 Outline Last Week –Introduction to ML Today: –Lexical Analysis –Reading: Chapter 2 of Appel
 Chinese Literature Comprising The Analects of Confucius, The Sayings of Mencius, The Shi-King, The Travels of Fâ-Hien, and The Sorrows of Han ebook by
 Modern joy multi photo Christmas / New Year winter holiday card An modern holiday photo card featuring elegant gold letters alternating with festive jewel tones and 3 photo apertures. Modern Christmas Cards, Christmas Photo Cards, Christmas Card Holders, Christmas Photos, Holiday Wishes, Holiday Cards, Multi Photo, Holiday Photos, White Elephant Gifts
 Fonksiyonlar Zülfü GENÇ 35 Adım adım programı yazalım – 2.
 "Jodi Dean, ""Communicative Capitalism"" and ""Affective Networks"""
++++++++
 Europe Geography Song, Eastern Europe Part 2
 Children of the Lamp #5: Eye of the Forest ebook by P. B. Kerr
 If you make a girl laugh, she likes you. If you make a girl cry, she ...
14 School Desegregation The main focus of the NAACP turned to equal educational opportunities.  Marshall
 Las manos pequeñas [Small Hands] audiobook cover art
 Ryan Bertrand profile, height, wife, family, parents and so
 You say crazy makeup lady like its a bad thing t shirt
++++++++
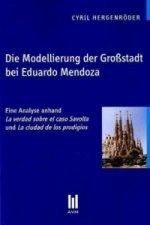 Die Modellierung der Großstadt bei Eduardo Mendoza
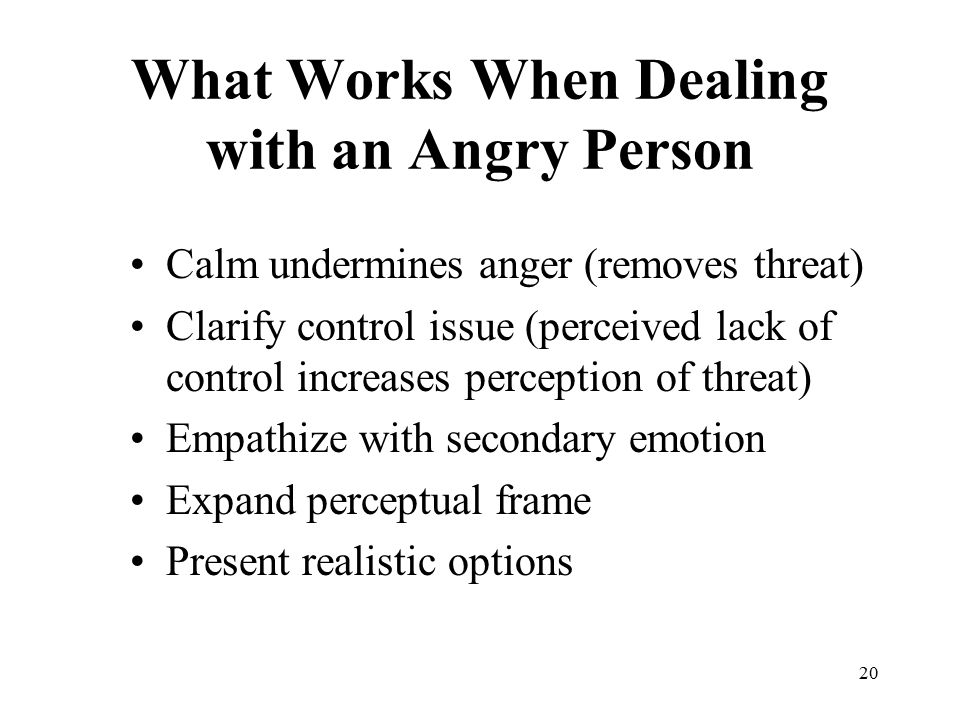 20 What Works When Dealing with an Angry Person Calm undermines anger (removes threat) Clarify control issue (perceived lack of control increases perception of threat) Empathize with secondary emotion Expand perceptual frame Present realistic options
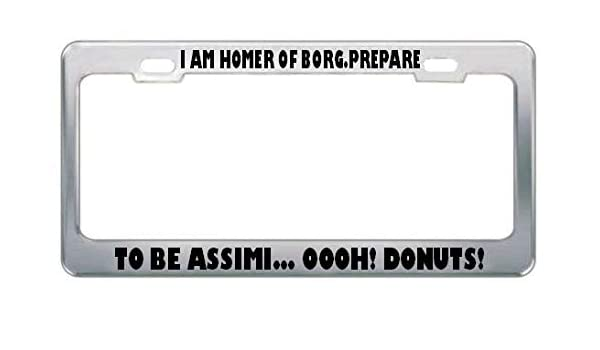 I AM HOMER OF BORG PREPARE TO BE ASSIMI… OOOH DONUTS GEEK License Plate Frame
++++++++
From the entries above, extract only the lines running from the one containing "Europe Geography Song, Eastern Europe Part 2" through the one containing "Ryan Bertrand profile, height, wife, family, parents", inclusive.

 Europe Geography Song, Eastern Europe Part 2
 Children of the Lamp #5: Eye of the Forest ebook by P. B. Kerr
 If you make a girl laugh, she likes you. If you make a girl cry, she ...
14 School Desegregation The main focus of the NAACP turned to equal educational opportunities.  Marshall
 Las manos pequeñas [Small Hands] audiobook cover art
 Ryan Bertrand profile, height, wife, family, parents and so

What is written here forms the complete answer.